The exhibition takes its title from composer Thomas Stone’s earlier work of the same name, made in response to his horror at how parasitic bacteria can affect the behaviour of their host and how that same process can occur with parasitic ideas which inveigle their way into the host’s mind and from there, spread.
The works in this exhibition were born of the artist’s formerly unwavering belief in empirical knowledge (he holds a Masters in analytic philosophy) and, for him, its greatest test: at the age of 28, a series of brain scans revealed an anomaly in the morphology of his brain.

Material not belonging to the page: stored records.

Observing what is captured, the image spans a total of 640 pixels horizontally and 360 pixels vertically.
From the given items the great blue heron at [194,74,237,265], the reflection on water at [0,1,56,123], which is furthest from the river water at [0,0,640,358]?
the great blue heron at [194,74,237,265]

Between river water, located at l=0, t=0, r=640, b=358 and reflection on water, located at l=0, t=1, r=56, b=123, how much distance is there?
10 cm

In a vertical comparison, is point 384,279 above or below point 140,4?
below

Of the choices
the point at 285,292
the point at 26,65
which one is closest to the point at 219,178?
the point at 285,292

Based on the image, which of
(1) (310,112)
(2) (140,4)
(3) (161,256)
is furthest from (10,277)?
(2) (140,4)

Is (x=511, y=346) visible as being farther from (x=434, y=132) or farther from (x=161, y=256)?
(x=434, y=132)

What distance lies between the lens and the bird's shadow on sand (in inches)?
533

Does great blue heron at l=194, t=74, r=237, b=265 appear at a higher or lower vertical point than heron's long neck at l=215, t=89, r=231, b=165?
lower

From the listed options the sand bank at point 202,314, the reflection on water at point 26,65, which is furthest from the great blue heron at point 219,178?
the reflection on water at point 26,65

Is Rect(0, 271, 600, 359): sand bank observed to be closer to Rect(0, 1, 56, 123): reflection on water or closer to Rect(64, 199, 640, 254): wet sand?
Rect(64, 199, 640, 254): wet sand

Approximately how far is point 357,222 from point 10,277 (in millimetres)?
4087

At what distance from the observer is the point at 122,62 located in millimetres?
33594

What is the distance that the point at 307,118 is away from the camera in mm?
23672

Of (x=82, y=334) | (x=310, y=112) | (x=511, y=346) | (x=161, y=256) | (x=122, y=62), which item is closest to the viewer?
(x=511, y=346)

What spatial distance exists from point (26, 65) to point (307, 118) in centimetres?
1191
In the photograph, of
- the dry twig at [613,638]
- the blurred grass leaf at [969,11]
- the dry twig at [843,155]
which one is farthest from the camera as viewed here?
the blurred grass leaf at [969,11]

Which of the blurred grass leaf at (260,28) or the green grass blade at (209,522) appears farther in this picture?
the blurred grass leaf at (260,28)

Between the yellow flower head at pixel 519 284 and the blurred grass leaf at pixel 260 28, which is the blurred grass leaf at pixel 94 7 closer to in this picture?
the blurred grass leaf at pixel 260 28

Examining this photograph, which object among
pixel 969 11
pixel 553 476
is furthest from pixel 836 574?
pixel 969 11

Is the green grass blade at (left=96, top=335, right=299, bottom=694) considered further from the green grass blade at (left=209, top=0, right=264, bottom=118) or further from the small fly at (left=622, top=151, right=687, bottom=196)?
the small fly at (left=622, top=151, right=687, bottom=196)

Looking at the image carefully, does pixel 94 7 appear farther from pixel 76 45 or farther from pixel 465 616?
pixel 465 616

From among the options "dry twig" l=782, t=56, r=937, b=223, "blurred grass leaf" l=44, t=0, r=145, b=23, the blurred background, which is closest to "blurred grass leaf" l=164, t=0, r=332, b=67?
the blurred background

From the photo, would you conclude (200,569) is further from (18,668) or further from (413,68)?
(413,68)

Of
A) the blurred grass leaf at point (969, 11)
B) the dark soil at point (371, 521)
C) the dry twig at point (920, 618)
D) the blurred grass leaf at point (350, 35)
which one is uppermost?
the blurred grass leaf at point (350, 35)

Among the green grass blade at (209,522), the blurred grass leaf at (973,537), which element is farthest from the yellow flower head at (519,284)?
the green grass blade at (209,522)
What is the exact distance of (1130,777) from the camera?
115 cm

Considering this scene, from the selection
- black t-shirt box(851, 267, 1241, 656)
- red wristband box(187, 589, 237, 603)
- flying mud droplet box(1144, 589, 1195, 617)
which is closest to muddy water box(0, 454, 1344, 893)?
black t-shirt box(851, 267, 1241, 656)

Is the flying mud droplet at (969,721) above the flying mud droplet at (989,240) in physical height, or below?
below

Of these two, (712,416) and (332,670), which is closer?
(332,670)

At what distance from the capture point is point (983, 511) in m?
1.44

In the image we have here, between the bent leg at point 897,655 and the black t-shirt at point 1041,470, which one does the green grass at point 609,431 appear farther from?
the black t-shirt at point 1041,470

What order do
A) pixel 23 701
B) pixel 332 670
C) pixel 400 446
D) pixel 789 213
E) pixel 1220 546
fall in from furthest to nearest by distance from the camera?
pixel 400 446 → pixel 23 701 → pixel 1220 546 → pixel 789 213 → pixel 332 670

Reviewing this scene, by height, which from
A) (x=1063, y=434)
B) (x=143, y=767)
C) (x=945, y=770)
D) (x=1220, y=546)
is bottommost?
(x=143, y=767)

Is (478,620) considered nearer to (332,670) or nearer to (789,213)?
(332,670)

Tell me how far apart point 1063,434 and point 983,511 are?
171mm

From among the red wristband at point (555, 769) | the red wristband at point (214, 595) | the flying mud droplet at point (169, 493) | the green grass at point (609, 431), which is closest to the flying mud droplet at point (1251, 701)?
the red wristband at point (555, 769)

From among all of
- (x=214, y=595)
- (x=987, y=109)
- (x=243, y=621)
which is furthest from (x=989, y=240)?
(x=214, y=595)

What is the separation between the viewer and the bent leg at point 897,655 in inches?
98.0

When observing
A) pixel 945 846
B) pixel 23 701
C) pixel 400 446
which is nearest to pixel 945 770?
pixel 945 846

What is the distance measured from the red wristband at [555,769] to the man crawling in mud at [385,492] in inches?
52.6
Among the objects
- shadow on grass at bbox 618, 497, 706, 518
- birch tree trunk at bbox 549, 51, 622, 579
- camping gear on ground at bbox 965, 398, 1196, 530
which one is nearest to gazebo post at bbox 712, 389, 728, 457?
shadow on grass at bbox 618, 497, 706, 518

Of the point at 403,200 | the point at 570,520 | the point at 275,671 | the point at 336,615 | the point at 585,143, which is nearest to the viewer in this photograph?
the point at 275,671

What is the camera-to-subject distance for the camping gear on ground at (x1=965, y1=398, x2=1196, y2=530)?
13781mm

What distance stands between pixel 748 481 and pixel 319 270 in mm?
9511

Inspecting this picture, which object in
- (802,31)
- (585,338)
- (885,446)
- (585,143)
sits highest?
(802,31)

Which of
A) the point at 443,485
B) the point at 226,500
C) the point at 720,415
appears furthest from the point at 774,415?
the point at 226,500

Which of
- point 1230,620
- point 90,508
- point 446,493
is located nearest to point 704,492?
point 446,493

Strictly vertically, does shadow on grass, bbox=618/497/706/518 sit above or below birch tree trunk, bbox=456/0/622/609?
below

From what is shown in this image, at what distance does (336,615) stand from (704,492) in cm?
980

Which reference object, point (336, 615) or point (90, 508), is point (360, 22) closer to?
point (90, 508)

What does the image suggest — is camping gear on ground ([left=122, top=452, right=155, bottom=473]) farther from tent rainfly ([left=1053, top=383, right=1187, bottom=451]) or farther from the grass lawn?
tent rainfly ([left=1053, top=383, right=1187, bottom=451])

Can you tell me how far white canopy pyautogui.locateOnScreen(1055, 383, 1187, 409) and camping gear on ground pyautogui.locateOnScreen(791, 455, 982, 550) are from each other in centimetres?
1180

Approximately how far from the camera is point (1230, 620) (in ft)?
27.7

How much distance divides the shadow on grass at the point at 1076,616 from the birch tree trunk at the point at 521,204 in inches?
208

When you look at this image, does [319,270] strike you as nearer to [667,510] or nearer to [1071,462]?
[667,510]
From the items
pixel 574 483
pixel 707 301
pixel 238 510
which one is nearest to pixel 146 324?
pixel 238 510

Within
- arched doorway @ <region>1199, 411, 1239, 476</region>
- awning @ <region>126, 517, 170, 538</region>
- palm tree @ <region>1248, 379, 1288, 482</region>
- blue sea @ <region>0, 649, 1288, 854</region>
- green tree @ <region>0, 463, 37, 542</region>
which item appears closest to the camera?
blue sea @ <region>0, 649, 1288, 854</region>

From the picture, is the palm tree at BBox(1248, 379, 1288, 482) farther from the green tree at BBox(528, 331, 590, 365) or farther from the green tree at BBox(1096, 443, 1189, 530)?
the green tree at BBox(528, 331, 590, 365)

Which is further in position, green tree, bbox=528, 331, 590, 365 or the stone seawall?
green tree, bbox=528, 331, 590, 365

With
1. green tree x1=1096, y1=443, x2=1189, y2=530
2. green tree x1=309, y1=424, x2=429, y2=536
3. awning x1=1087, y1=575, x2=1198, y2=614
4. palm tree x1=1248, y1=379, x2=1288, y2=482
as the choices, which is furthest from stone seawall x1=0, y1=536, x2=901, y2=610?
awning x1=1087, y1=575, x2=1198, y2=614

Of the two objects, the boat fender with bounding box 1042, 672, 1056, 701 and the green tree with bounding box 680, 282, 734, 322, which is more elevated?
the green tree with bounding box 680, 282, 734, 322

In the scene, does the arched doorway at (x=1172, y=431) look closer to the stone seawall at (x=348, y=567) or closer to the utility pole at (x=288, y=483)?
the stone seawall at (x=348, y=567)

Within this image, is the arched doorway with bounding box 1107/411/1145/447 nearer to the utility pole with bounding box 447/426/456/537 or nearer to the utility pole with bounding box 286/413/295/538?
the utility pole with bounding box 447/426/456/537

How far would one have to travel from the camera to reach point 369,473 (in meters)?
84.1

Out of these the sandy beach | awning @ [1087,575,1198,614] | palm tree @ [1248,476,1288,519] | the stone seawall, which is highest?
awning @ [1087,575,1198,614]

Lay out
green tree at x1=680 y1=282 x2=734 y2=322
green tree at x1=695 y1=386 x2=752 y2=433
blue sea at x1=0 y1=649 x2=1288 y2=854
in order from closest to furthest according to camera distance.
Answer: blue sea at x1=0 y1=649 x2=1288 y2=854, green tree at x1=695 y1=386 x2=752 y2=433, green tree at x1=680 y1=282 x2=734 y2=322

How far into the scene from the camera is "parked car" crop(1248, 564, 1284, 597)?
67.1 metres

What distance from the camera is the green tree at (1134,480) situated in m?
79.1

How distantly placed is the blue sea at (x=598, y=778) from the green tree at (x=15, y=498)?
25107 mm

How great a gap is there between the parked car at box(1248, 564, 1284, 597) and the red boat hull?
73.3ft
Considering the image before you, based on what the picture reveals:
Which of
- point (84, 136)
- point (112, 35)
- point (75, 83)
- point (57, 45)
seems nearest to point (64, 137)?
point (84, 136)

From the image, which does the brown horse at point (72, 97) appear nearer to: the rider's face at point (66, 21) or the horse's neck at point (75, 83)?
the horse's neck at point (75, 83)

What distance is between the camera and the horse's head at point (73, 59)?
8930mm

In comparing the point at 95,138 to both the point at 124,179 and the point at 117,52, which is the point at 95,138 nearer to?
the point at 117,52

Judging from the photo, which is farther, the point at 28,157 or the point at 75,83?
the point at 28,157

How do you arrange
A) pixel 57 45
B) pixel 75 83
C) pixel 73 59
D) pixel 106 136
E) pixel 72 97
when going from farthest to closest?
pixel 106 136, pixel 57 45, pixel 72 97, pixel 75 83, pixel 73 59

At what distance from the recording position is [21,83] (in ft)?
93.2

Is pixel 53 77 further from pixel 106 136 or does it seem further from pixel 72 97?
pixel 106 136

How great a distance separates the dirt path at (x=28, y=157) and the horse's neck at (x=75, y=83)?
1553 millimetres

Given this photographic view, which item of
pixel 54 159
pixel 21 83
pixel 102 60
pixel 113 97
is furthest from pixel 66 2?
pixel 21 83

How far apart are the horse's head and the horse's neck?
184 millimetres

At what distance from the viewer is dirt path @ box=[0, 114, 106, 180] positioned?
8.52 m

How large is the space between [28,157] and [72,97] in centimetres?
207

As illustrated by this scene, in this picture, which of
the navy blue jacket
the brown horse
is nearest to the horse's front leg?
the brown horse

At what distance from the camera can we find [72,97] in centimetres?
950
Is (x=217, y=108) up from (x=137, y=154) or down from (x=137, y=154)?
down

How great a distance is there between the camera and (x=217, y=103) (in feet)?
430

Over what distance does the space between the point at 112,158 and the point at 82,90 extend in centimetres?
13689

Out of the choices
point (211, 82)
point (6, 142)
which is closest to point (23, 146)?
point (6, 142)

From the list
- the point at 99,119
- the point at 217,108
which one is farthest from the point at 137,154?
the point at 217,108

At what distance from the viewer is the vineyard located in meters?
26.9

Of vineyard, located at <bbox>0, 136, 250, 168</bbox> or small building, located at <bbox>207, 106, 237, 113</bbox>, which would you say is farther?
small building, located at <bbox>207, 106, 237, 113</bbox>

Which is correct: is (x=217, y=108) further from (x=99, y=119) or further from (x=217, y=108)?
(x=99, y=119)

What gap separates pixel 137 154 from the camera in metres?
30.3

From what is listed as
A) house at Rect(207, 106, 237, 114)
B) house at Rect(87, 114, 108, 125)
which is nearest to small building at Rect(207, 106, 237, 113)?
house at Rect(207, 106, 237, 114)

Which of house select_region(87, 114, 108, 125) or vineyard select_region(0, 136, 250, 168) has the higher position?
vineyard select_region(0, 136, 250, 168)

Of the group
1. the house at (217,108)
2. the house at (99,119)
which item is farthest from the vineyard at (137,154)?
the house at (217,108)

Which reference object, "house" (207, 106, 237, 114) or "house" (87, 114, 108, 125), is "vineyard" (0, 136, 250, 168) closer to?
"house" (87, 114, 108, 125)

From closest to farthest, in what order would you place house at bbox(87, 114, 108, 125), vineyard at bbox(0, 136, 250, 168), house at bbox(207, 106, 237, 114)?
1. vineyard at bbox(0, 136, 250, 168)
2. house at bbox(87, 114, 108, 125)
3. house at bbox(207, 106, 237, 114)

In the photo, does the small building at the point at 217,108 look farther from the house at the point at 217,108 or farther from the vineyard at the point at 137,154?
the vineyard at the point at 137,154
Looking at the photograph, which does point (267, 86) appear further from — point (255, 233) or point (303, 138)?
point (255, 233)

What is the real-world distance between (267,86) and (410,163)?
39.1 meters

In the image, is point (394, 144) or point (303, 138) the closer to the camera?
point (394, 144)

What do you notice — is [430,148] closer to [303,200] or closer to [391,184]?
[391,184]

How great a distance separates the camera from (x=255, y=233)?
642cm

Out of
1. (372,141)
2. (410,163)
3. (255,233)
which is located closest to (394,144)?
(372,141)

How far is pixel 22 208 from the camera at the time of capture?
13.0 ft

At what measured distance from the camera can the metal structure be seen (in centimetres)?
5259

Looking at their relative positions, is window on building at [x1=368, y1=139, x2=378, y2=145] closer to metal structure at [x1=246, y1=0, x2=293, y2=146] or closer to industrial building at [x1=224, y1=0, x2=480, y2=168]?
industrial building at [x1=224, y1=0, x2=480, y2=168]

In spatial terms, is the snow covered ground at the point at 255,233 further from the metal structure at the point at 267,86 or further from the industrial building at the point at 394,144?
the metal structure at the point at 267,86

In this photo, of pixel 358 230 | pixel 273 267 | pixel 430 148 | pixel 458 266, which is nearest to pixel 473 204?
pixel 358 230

Asymptomatic, he had no way to assimilate the idea that his body was playing host to a potentially fatal malfunction. He determined to face this new reality by forensically examining the mechanics of empirical logic in which he is so well-versed. The question of mind-body dualism was never so prescient. Cogito, ergo sum. How was his mind (an immaterial substance engaged in rational thought, imagining, feeling, sensation) separated from his brain (a physical mechanism), if at all, and who or what was the ‘I’ he was so determined to save. It transpired later that while the anomaly was real, the diagnosis was flawed.